• [WHAT IS ASKED]: Output, word for word, every line from the line with "Which is furthest from pixel" through the final line of the data below.

• [Records from a spatial question set]:
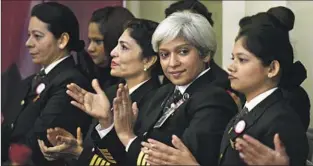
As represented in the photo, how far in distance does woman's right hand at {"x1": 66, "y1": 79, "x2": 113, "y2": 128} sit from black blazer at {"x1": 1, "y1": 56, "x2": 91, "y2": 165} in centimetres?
27

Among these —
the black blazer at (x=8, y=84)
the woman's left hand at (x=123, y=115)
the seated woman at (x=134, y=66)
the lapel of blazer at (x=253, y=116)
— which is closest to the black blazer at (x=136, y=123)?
the seated woman at (x=134, y=66)

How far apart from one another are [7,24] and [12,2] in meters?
0.12

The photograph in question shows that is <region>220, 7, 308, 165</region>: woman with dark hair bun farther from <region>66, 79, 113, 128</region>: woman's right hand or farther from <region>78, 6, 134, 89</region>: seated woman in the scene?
<region>78, 6, 134, 89</region>: seated woman

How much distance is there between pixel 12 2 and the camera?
4219 millimetres

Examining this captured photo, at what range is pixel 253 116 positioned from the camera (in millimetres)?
2352

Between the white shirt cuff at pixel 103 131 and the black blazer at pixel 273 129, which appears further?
the white shirt cuff at pixel 103 131

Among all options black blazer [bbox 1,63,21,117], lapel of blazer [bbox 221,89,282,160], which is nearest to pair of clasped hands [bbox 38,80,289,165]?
lapel of blazer [bbox 221,89,282,160]

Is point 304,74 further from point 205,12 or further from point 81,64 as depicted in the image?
point 81,64

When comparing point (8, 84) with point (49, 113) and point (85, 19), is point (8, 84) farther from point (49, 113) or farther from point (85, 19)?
point (49, 113)

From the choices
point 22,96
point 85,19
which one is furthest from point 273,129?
point 85,19

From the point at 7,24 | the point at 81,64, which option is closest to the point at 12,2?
the point at 7,24

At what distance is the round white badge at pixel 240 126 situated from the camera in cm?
234

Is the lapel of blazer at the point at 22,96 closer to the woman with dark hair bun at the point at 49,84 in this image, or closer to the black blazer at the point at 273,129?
the woman with dark hair bun at the point at 49,84

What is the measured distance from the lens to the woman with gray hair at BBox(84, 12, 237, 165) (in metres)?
2.50
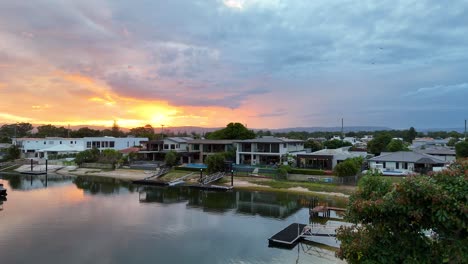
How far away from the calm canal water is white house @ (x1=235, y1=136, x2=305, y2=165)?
13617 millimetres

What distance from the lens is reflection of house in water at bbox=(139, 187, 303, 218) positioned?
31.0 metres

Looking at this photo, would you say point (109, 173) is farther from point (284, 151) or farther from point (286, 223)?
point (286, 223)

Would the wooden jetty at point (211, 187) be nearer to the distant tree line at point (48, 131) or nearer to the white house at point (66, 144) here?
the white house at point (66, 144)

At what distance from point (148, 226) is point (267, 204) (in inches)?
516

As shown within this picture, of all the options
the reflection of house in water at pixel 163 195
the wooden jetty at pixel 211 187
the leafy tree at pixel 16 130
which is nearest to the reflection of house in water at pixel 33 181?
the reflection of house in water at pixel 163 195

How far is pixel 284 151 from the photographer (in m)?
51.4

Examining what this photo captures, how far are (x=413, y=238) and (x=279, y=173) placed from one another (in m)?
34.9

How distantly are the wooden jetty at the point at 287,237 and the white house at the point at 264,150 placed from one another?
27.8 meters

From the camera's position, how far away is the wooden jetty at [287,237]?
67.6 feet

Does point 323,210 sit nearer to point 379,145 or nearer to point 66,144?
point 379,145

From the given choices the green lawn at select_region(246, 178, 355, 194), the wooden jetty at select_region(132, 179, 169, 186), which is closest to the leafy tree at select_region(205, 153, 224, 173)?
the green lawn at select_region(246, 178, 355, 194)

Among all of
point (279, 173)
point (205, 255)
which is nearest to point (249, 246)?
point (205, 255)

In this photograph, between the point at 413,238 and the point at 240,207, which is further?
the point at 240,207

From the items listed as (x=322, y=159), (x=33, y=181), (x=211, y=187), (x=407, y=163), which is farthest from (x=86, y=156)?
(x=407, y=163)
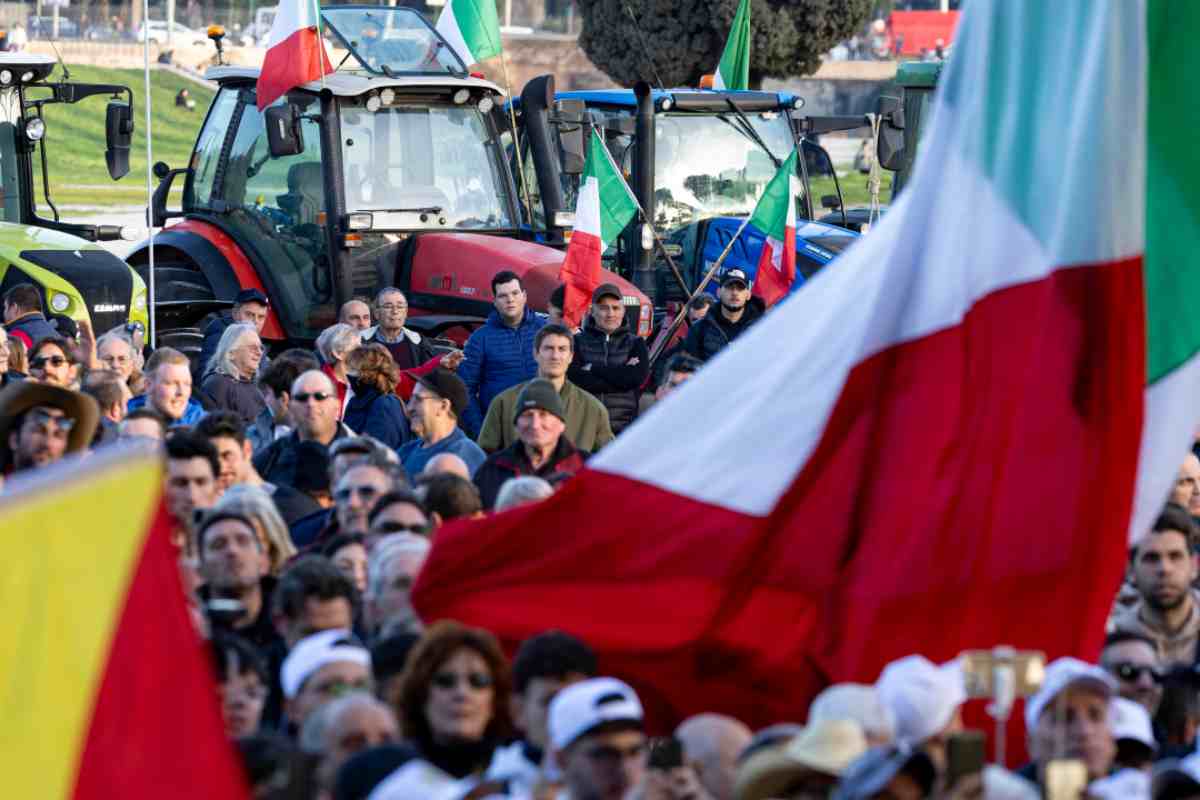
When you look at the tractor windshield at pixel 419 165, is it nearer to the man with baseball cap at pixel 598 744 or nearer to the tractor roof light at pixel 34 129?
the tractor roof light at pixel 34 129

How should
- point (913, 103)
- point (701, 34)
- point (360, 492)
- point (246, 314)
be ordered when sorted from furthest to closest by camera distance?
point (701, 34), point (913, 103), point (246, 314), point (360, 492)

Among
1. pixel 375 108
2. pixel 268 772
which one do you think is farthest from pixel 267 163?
pixel 268 772

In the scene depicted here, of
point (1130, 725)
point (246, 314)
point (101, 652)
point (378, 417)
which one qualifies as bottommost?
point (378, 417)

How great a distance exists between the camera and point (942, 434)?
635cm

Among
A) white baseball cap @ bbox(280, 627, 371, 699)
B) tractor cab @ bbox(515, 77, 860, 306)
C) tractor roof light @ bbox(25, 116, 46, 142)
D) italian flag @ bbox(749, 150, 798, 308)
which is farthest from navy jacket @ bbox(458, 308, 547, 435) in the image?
white baseball cap @ bbox(280, 627, 371, 699)

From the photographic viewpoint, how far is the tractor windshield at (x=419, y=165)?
14.7 meters

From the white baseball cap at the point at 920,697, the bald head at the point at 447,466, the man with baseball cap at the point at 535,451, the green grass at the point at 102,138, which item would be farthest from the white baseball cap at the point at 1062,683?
the green grass at the point at 102,138

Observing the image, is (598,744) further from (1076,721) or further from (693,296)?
(693,296)

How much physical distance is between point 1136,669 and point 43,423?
136 inches

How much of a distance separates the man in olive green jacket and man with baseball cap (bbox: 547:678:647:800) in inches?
214

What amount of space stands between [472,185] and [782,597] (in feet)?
29.7

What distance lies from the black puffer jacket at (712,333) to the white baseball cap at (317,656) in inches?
303

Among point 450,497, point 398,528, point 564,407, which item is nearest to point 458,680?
point 398,528

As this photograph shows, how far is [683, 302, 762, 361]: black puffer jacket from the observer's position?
1369cm
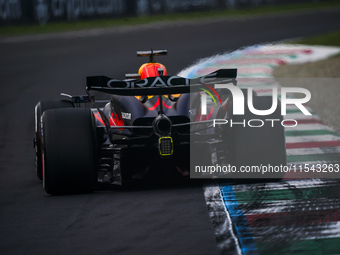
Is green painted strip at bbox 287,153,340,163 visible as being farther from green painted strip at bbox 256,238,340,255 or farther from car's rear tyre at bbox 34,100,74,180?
green painted strip at bbox 256,238,340,255

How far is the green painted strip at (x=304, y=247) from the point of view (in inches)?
178

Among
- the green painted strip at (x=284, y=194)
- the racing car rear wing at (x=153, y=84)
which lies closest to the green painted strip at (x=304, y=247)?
the green painted strip at (x=284, y=194)

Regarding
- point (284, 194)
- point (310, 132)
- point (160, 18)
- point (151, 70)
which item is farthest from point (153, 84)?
point (160, 18)

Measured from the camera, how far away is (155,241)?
4906 millimetres

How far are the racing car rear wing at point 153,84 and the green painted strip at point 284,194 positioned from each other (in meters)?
1.25

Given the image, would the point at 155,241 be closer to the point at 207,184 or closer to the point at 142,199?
the point at 142,199

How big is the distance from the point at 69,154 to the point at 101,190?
0.67 m

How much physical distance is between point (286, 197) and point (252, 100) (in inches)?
53.9

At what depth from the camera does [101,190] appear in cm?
715

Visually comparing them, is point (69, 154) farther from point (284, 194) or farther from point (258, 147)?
point (284, 194)

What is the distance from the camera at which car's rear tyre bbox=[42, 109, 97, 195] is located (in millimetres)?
6707

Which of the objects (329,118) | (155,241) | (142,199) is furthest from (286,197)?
(329,118)

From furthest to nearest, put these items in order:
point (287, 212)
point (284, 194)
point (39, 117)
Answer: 1. point (39, 117)
2. point (284, 194)
3. point (287, 212)

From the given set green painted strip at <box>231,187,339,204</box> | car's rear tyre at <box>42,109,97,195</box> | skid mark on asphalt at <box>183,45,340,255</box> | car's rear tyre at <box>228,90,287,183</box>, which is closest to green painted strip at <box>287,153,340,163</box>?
skid mark on asphalt at <box>183,45,340,255</box>
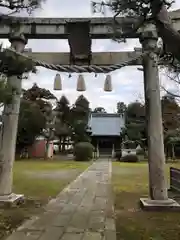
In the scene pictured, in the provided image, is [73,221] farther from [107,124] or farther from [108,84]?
[107,124]

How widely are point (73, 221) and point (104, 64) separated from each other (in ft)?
12.8

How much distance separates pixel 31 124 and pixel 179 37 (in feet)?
83.4

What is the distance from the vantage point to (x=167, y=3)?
3.65 meters

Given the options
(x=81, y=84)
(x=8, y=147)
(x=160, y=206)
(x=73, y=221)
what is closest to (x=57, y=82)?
(x=81, y=84)

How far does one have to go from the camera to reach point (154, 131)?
6.92 meters

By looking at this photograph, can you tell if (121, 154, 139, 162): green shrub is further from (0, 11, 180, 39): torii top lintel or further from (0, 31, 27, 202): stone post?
(0, 31, 27, 202): stone post

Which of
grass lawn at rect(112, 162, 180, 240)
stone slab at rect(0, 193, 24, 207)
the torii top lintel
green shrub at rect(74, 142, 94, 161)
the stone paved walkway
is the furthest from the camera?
green shrub at rect(74, 142, 94, 161)

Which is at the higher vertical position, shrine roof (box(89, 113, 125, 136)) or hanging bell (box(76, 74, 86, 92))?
shrine roof (box(89, 113, 125, 136))

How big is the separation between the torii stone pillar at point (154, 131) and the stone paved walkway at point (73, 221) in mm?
1134

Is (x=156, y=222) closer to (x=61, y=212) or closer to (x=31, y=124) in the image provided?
(x=61, y=212)

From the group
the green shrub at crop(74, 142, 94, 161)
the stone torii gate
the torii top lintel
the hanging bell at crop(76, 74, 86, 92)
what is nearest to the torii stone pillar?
the stone torii gate

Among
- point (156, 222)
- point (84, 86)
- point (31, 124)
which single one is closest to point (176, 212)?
point (156, 222)

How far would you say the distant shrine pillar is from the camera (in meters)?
6.77

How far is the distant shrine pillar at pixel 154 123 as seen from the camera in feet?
22.2
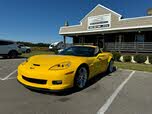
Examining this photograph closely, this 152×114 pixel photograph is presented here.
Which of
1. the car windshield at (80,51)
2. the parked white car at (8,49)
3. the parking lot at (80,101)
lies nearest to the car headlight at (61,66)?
the parking lot at (80,101)

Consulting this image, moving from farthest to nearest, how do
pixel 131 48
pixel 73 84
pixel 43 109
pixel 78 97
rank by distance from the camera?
1. pixel 131 48
2. pixel 73 84
3. pixel 78 97
4. pixel 43 109

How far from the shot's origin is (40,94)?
4.52 meters

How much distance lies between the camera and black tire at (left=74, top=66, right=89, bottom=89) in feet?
16.1

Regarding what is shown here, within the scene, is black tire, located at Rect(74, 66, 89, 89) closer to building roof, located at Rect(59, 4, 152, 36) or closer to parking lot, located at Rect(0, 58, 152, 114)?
parking lot, located at Rect(0, 58, 152, 114)

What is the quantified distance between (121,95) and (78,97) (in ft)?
3.92

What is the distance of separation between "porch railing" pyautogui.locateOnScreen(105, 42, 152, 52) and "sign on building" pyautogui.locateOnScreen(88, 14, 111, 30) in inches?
89.8

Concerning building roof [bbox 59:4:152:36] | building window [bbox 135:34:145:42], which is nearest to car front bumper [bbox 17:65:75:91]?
building roof [bbox 59:4:152:36]

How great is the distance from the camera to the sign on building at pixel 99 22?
2174cm

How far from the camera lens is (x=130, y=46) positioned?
788 inches

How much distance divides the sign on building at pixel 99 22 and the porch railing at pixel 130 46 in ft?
7.48

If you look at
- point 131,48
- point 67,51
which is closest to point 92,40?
Result: point 131,48

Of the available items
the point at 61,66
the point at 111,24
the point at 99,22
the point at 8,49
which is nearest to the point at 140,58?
the point at 111,24

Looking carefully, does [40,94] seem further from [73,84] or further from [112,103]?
[112,103]

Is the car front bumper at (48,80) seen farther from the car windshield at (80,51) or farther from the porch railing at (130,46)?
the porch railing at (130,46)
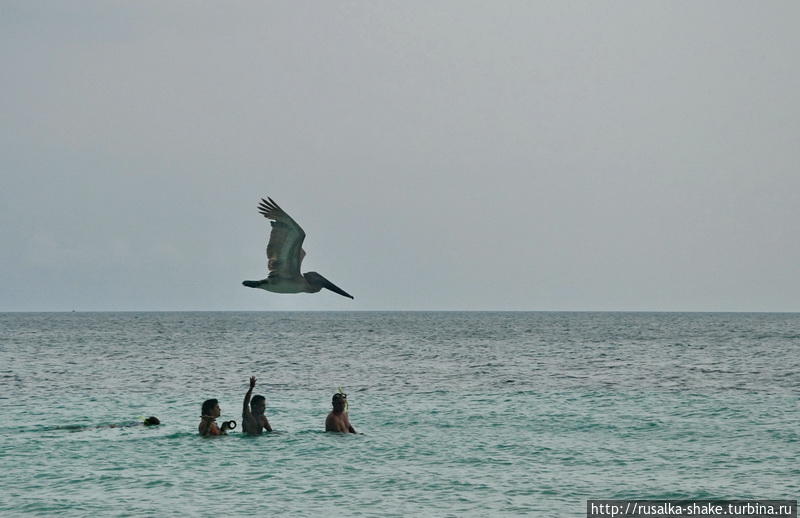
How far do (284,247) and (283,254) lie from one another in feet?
0.40

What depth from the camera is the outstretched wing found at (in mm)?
14789

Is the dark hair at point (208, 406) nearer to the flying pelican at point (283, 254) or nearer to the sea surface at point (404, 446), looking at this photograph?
the sea surface at point (404, 446)

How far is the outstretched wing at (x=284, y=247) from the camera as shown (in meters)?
14.8

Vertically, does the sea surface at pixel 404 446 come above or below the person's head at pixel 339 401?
below

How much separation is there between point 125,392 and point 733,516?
27.6 m

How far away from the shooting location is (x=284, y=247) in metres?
14.9

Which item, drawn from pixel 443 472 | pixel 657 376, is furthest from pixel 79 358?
pixel 443 472

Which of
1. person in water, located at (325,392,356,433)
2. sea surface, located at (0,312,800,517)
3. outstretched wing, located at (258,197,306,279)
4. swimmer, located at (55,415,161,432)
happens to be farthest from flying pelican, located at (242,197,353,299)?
swimmer, located at (55,415,161,432)

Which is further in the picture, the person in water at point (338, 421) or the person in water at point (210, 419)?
the person in water at point (338, 421)

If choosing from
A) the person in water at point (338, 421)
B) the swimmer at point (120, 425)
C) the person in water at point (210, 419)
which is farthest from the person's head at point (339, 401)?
the swimmer at point (120, 425)

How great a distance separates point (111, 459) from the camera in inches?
817

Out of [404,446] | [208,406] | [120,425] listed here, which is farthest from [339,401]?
[120,425]

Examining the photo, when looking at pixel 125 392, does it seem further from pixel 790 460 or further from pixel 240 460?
pixel 790 460

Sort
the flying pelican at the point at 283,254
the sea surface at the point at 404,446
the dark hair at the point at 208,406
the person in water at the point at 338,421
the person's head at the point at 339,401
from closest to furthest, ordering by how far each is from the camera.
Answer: the flying pelican at the point at 283,254
the sea surface at the point at 404,446
the person's head at the point at 339,401
the dark hair at the point at 208,406
the person in water at the point at 338,421
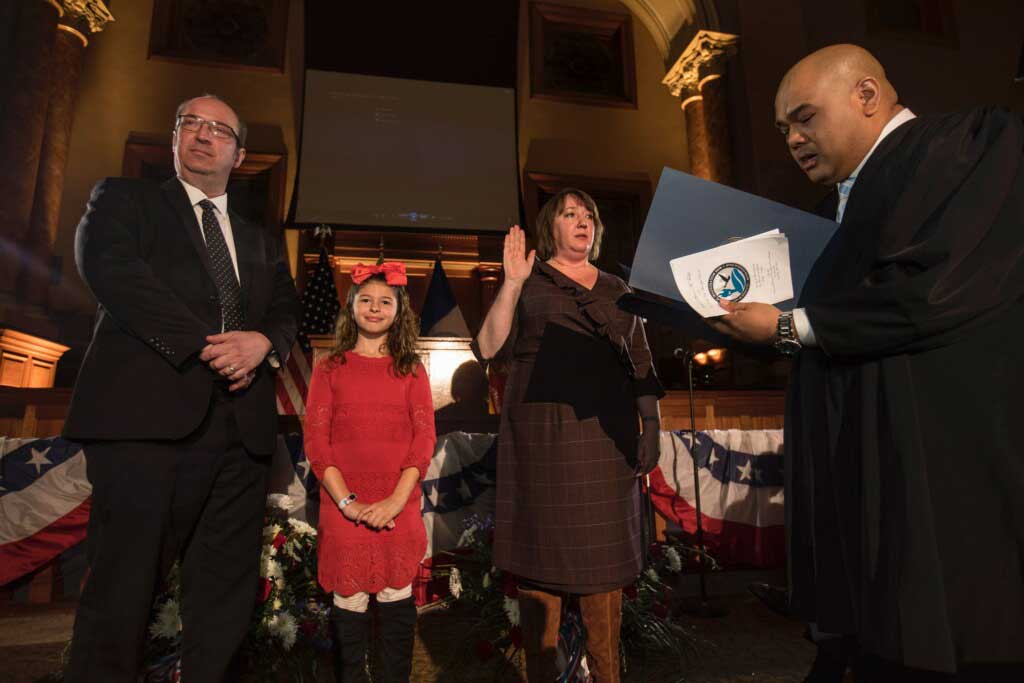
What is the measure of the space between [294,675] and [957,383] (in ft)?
8.24

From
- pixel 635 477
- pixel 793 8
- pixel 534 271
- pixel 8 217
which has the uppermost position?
pixel 793 8

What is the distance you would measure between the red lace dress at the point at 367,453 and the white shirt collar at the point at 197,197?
24.2 inches

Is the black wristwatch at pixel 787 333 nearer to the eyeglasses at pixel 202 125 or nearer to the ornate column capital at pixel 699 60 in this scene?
the eyeglasses at pixel 202 125

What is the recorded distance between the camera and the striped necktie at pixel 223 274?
175 cm

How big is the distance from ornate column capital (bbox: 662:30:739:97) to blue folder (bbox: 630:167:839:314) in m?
8.07

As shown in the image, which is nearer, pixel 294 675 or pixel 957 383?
pixel 957 383

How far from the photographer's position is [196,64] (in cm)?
816

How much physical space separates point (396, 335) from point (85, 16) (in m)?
7.86

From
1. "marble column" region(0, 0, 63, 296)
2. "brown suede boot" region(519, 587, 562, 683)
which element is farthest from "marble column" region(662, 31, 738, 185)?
"marble column" region(0, 0, 63, 296)

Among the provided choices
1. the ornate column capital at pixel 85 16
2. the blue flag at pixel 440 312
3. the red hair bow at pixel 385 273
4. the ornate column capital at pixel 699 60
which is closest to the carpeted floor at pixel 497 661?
the red hair bow at pixel 385 273

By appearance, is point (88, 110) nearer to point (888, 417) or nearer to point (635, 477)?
point (635, 477)

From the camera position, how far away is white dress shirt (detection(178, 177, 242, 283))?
181 cm

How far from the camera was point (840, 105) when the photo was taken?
1165 millimetres

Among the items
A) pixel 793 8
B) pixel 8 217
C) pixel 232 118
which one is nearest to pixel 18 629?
pixel 232 118
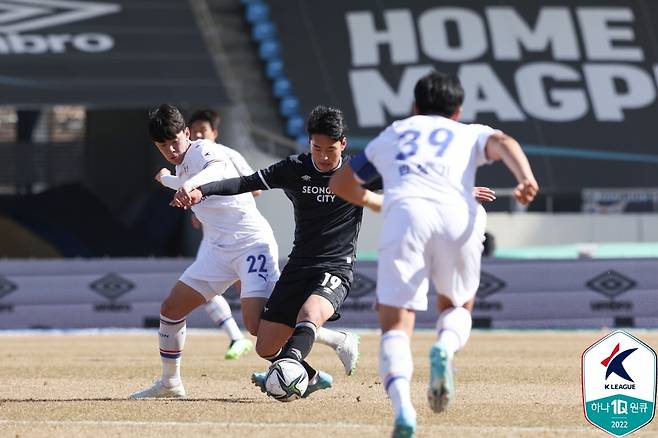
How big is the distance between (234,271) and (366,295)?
28.6ft

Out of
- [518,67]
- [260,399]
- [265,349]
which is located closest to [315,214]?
[265,349]

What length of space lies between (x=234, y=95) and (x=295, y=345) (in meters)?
16.8

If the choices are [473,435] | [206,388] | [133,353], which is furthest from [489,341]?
[473,435]

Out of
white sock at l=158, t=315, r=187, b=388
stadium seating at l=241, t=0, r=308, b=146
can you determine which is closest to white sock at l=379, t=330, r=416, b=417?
white sock at l=158, t=315, r=187, b=388

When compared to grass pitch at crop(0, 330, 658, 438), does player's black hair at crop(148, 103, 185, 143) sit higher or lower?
higher

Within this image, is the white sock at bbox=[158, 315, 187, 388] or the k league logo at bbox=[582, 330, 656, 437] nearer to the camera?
the k league logo at bbox=[582, 330, 656, 437]

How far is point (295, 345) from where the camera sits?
9.09 meters

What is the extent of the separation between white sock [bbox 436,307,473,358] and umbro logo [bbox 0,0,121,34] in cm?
1936

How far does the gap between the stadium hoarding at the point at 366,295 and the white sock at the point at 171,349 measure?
28.0 feet

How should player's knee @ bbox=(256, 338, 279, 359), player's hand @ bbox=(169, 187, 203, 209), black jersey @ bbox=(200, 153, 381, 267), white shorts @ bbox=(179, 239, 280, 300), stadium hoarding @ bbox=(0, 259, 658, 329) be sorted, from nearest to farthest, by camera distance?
player's hand @ bbox=(169, 187, 203, 209) < black jersey @ bbox=(200, 153, 381, 267) < player's knee @ bbox=(256, 338, 279, 359) < white shorts @ bbox=(179, 239, 280, 300) < stadium hoarding @ bbox=(0, 259, 658, 329)

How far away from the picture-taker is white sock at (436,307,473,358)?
22.9ft

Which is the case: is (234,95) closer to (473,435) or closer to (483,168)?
(483,168)

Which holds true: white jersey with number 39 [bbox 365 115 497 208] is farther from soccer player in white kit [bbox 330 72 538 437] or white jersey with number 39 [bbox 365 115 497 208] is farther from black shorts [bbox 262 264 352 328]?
black shorts [bbox 262 264 352 328]

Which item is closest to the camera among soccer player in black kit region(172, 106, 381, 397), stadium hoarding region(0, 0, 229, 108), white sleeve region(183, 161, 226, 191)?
white sleeve region(183, 161, 226, 191)
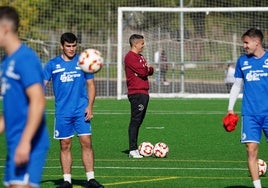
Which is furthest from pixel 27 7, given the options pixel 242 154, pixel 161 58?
pixel 242 154

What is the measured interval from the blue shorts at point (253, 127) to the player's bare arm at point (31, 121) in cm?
466

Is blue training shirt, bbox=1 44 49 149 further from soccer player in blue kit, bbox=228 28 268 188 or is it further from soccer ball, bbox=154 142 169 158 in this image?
soccer ball, bbox=154 142 169 158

• [PROBLEM SOLUTION]:
Which is furthest from pixel 27 7, given the options pixel 242 154, pixel 161 58?
pixel 242 154

What is the measured interval from the blue shorts at point (253, 127) to the player's bare arm at point (31, 121) in cm?
466

Is blue training shirt, bbox=1 44 49 149 further from soccer player in blue kit, bbox=228 28 268 188 or is it further from soccer ball, bbox=154 142 169 158 in this image?
soccer ball, bbox=154 142 169 158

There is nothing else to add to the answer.